Ariana Grande’s exes and Medicare and you
You might have heard the news that famous “It” couple Ariana Grande and Pete Davidson, an actor on “Saturday Night Live,” who had been engaged since June have recently split up. If not, here is a complete timeline of their engagement and break up. This came as a surprise to virtually no one, although it may or may not have helped Pete’s career, but it did help spur views of Ariana’s new video, “Thank you, next,”which highlights several of her recent exes including Pete. In essence, the song talks about how each relationship has helped her understand herself and make positive changes in her life and move forward (good for you, girl!).
Maybe the trials and tribulations of Ariana Grande’s relationshipsdon’t make you automatically think of health care costs, but let me explain. Before retirement, most of us benefit from employer provided health care. Depending on the plan, deductibles and out-of-pocket costs may be kept to a minimum for the health care services we receive. According to this recent Kaiser Family Foundation survey, annual per person premiums can range from $0 to well over $19,000 depending on the plan and level of care with most employees paying an average of $5547 annually for premiums and out-of-pocket costs. Many of us don’t think about the amount of money spent per year (both by employer and employee) for the health care we receive—until we have to (that’s where the ‘thank you, next’ comes in.)
Once we retire, health care costs become more of “a thing.” That is because people tend to enter retirement relatively healthy and then over time start to get sick or develop chronic conditions that must be managed. In addition, initial health care costs can be relatively affordable but several years into retirement those costs can grow by 5% annually or more which can negatively impact the retirement portfolio and nest egg of a retiree. It’s important for individuals to understand the basics of Medicare and how to navigate health care costs in retirement. Here are 4 things to know about Medicare:
1. Medicare has different parts that cover specific costs and services
Original or Traditional Medicare consists of 2 parts: Medicare Part A and Part B. Part A covers inpatient and hospital coverage and is generally funded by the government through revenues paid by employees and employers for Social Security (although some people may pay a premium for Part A). Medicare Part B covers costs associated with outpatient care and services provided by doctors or health practitioners, durable medical equipment like wheelchairs and scooters and outpatient services. Most people pay a monthly premium for this and the remainder is funded by general revenues of the government.
Medicare Part C is actually Medicare Advantage which is an alternative program to Medicare and will be discussed in the next section. Individuals may either sign up for Medicare or Medicare Advantage; both programs include Parts A and B but vary in many other respects.
Medicare Part D is the prescription drug program.
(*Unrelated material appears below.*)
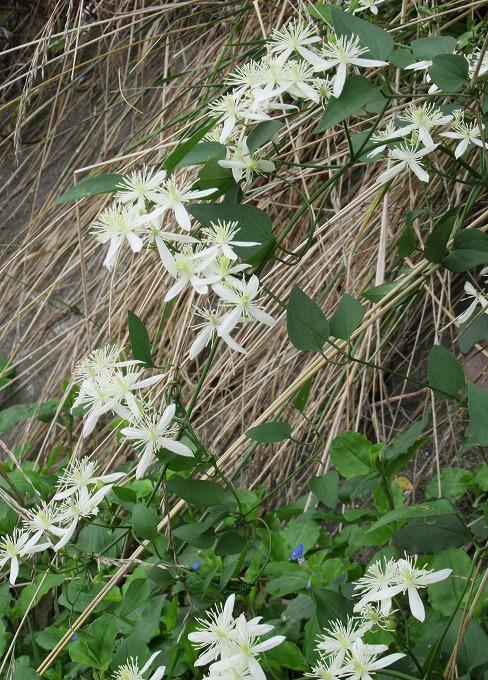 2週間位前から咲いてる仙人草 28.9.8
If you have original Medicare, you may also sign up for Part D but you will likely pay a portion of the premium. If you are a high-income retiree, your Part D premiums will be higher.
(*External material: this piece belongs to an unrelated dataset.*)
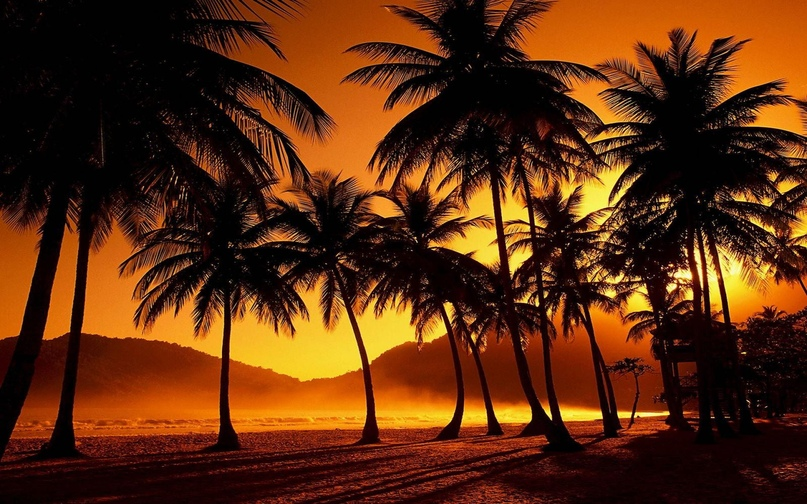 Карибский рай Тринидад и Тобаго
Most people who sign up for traditional Medicare also take out a Medigap plan which is a separate private plan that helps to pay for deductibles and services not covered by Medicare.
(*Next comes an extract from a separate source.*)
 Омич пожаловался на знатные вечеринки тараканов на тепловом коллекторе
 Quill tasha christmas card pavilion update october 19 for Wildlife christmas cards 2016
2. Is Medicare Advantage really an advantage?
Depending on where you live, you may find that opting for a Medicare Advantage plan is more cost effective than traditional Medicare. Medicare Advantage includes Medicare Parts A and B but depending on the plan, may also cover dental, vision and hearing (not covered by traditional Medicare), as well as prescription drugs. Medicare Advantage plans may be preferable to new retirees who are relatively healthy and don’t plan to see many doctors and specialists. However, some may find that as they get older and develop illness and chronic conditions, their Medicare Advantage plan may limit the services they receive and doctors they can see. It’s important to understand the trade-offs of the various Advantage plans in your state and determine what your health care needs are when choosing a health care plan.
3. When to sign up and why you shouldn’t dilly-dally
The first time you can enroll in Medicare is called your initial enrollment period. This includes the three months before your birthday, the month you turn 65 and the three months after your birthday month. Even if you are still working and covered by an employer health plan, you should sign up for Medicare Part A when you turn 65. It costs nothing to enroll and most people don’t pay a monthly premium for Part A. To enroll in Medicare for the first time, go to this site.
If you are still working you may not sign up for Part B immediately. That is because most people pay a Part B premium. However, if you delay signing up for Part B beyond the time when you’re first eligible for it, you could incur a late penalty. (The exception is if you’re still working and have “primary” health insurance from your employer.) The late penalty is permanently added t your Part B premium. For more information on Medicare cost visit this site.
4. What does Medicare NOT cover
Many people opt for a Medicare Advantage plan because these plans may cover services that are not covered by traditional Medicare. However, as explained above, many Medicare Advantage plans limit you in terms of service providers and specialists. If you do choose traditional Medicare, understand that certain services and procedures are generally not covered including:
- Dental care
- Visitation
- Hearing aids
- Cosmetic surgery
- Acupuncture
- Long term care
While most people are restricted to a particular employer-sponsored health care plan and some variations within that plan while we are working, choosing the right health care plan in retirement is crucial. Working with a financial advisor can help you explore all your options with your particular health needs and financial ability in mind.